Ulteriore diluizione nella sacca per infusione

La soluzione ricostituita è ipotonica e deve essere diluita prima della somministrazione con 500 ml di soluzione iniettabile contenente cloruro di sodio 9 mg/ml (0,9%) per iniettabili (1 000 ml se la dose è superiore a 500 mg) oppure con un volume adeguato di cloruro di sodio 9 mg/ml (0,9%) per ottenere una concentrazione finale di Tiotepa Vivanta compresa tra 0,5 e 1 mg/ml.

Somministrazione

La soluzione per infusione di Tiotepa Vivanta deve essere ispezionata visivamente per verificare la presenza di particelle prima della somministrazione. Le soluzioni contenenti precipitati devono essere scartate.

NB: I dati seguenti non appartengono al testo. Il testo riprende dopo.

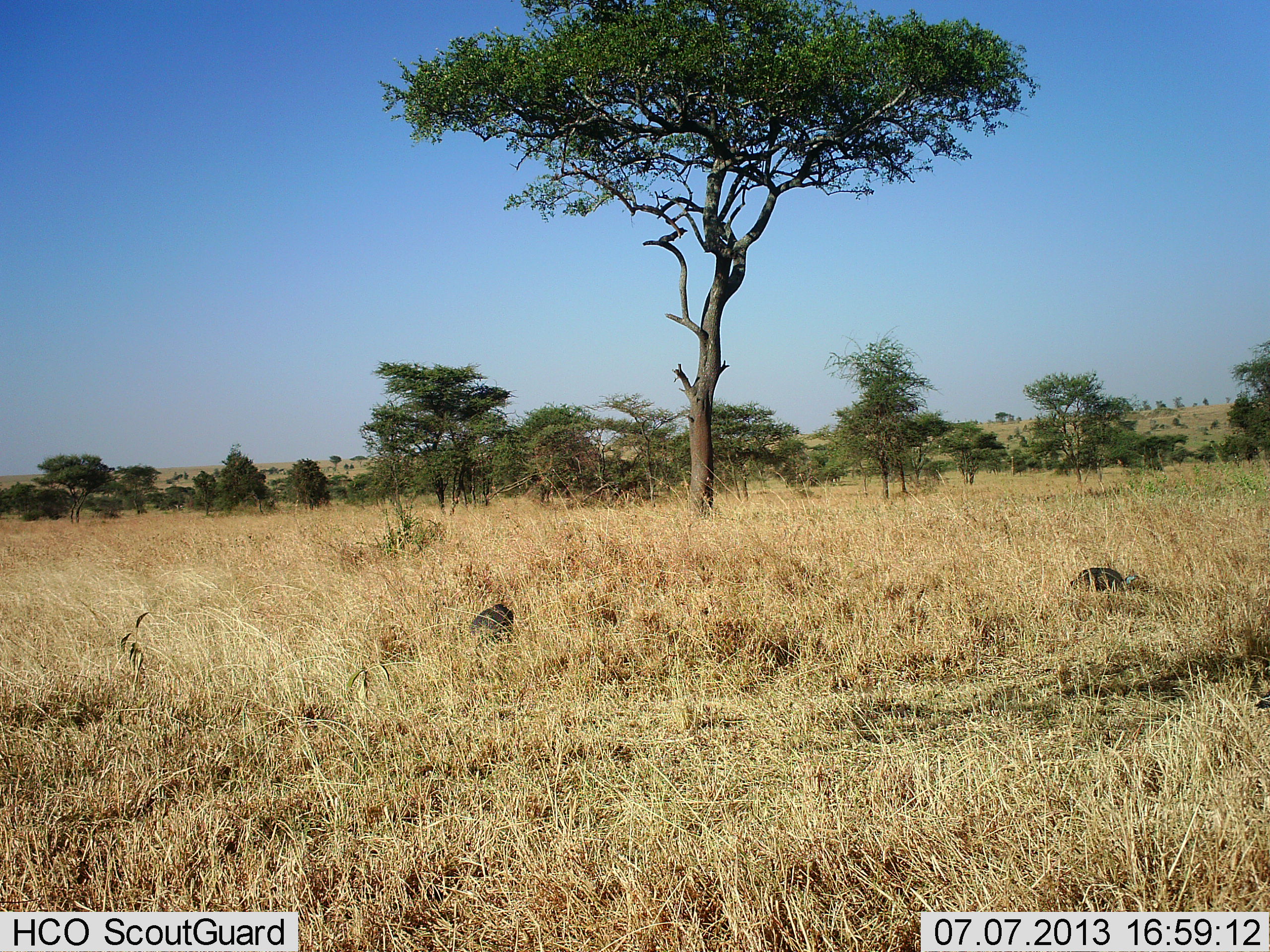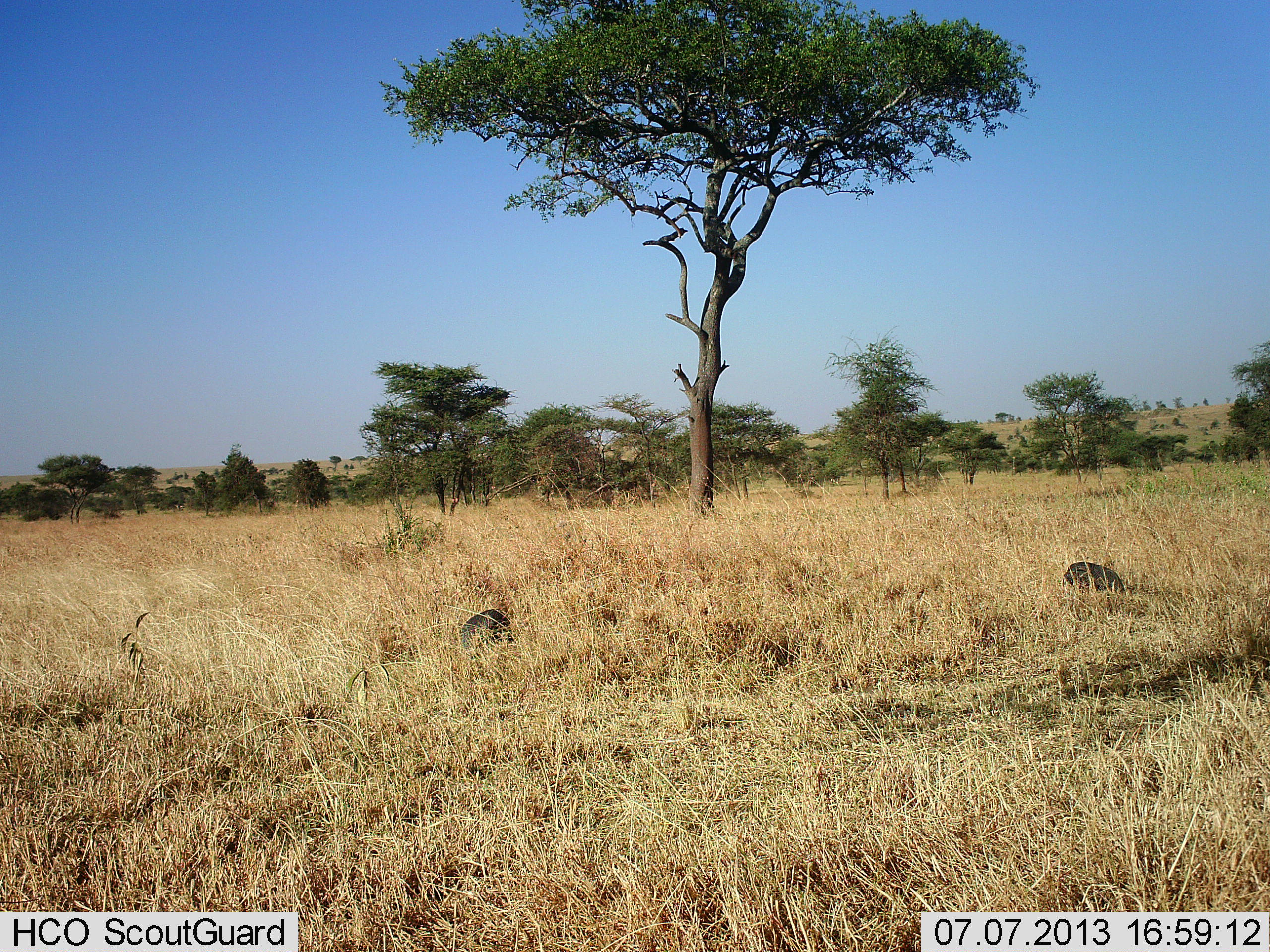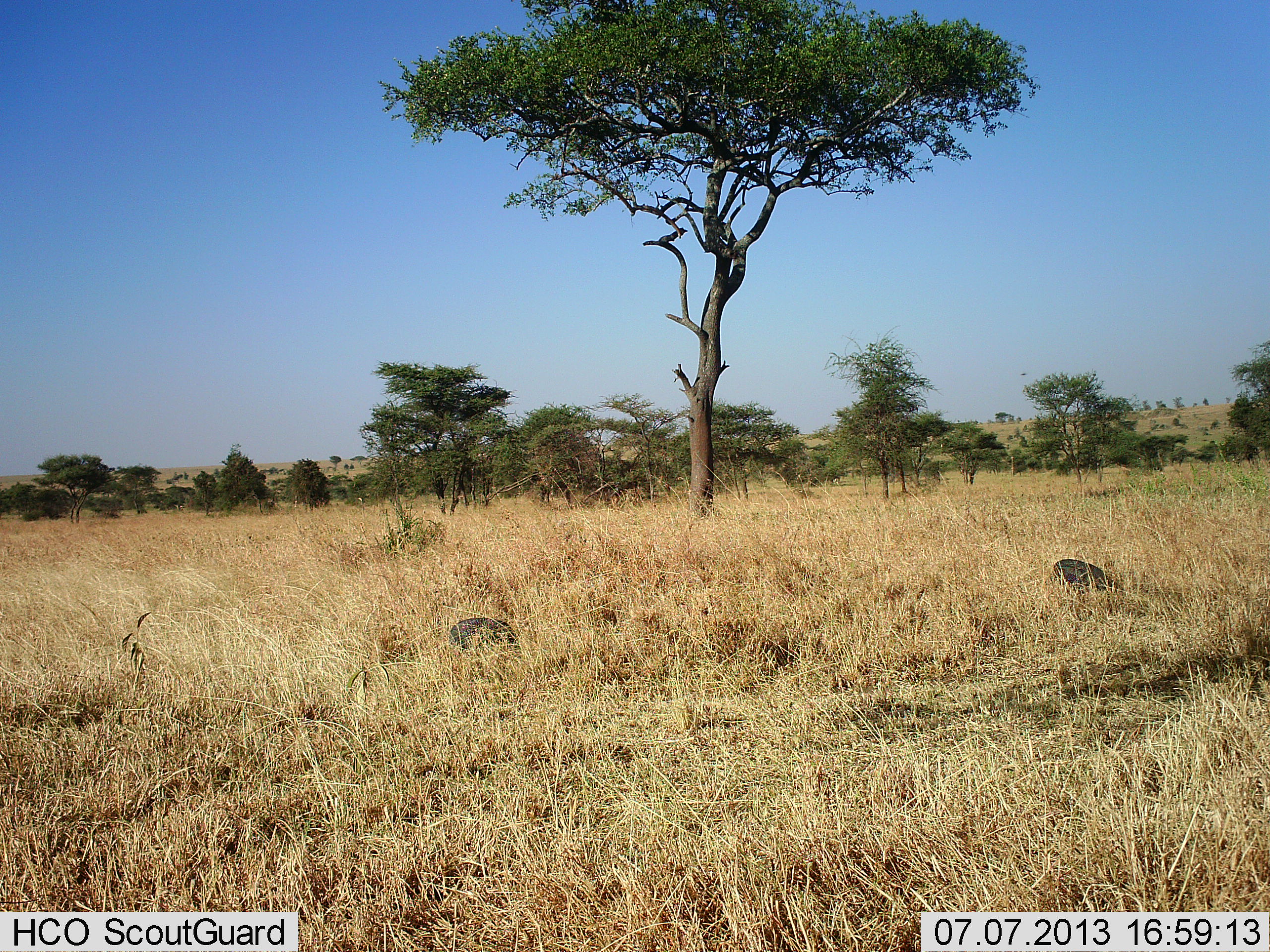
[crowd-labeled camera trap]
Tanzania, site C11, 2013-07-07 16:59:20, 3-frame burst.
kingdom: Animalia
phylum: Chordata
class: Aves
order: Galliformes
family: Numididae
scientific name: Numididae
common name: guinea fowl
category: guineafowl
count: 2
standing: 14%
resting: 0%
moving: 43%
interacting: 0%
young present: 0%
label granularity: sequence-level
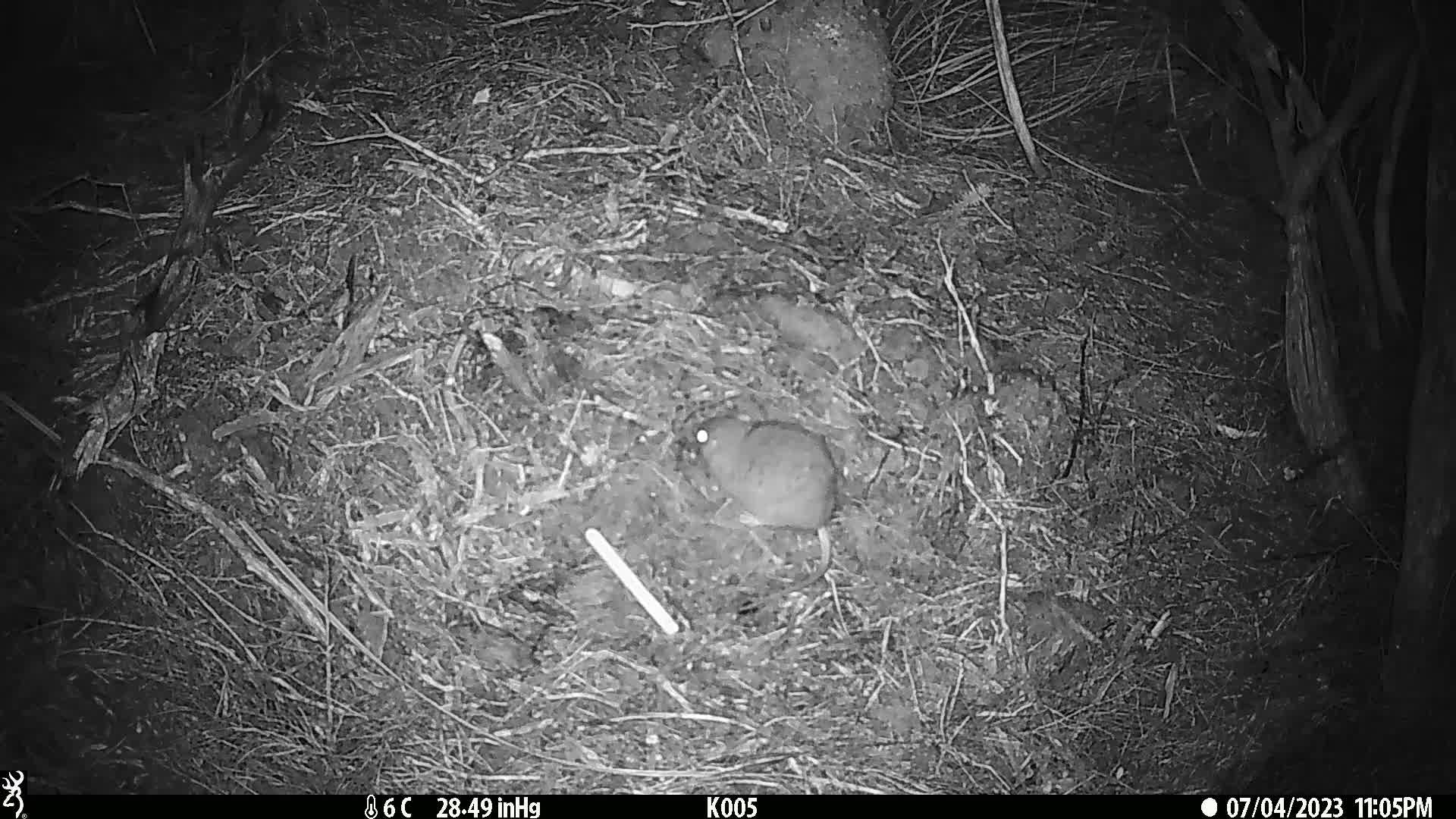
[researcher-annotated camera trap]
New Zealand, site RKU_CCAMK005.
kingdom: Animalia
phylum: Chordata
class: Mammalia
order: Rodentia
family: Muridae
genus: Rattus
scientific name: Rattus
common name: rat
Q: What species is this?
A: Rat (Rattus).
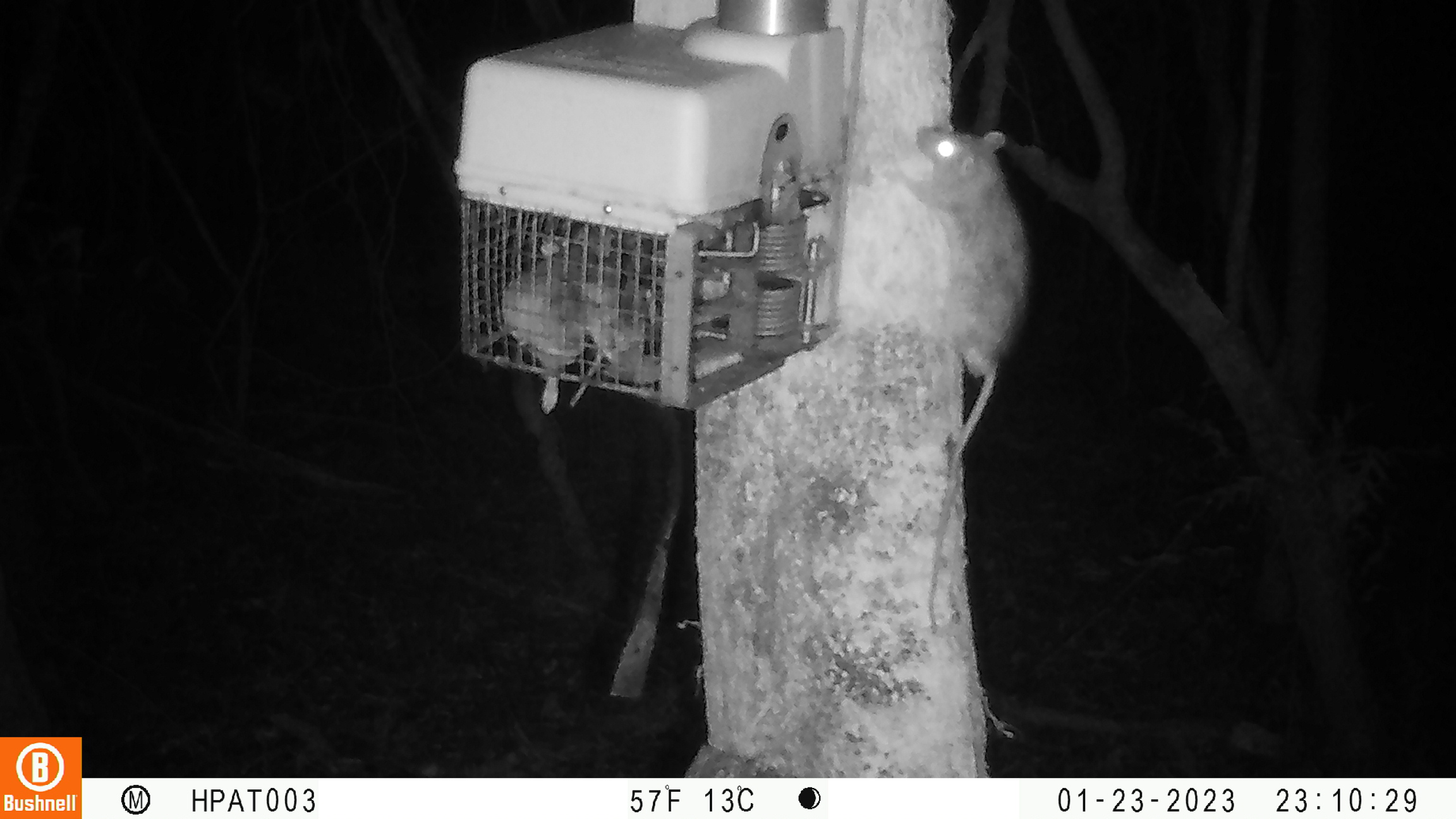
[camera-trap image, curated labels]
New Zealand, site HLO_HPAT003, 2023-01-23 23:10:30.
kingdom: Animalia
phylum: Chordata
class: Mammalia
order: Rodentia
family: Muridae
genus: Rattus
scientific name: Rattus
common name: rat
Rat (Rattus).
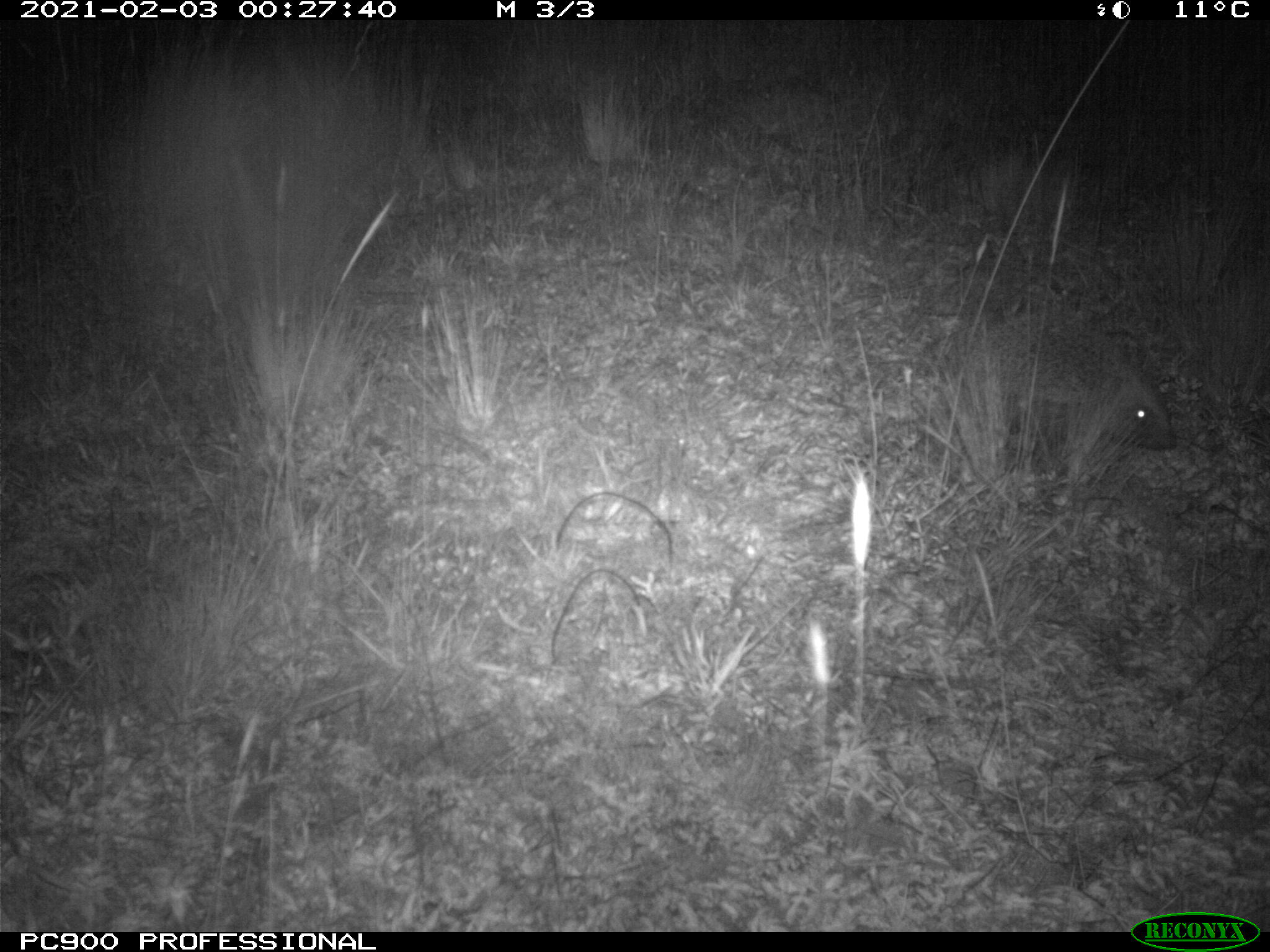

La soluzione per infusione deve essere somministrata ai pazienti mediante un sistema di infusione dotato di filtro in linea da 0,2 µm. La filtrazione non altera la potenza della soluzione.

Tiotepa Vivanta deve essere somministrato in condizioni asettiche mediante infusione della durata di 2-4 ore a temperatura ambiente (circa 25 °C) e in condizioni normali di illuminazione.

Prima e dopo ogni infusione, il catetere permanente deve essere lavato con circa 5 ml di soluzione iniettabile contenente cloruro di sodio 9 mg/ml (0,9%).

Smaltimento

Tiotepa Vivanta è destinato a un solo uso.

Lo smaltimento del medicinale non utilizzato e di tutti i materiali che sono entrati in contatto con esso deve essere effettuato in conformità con la normativa locale.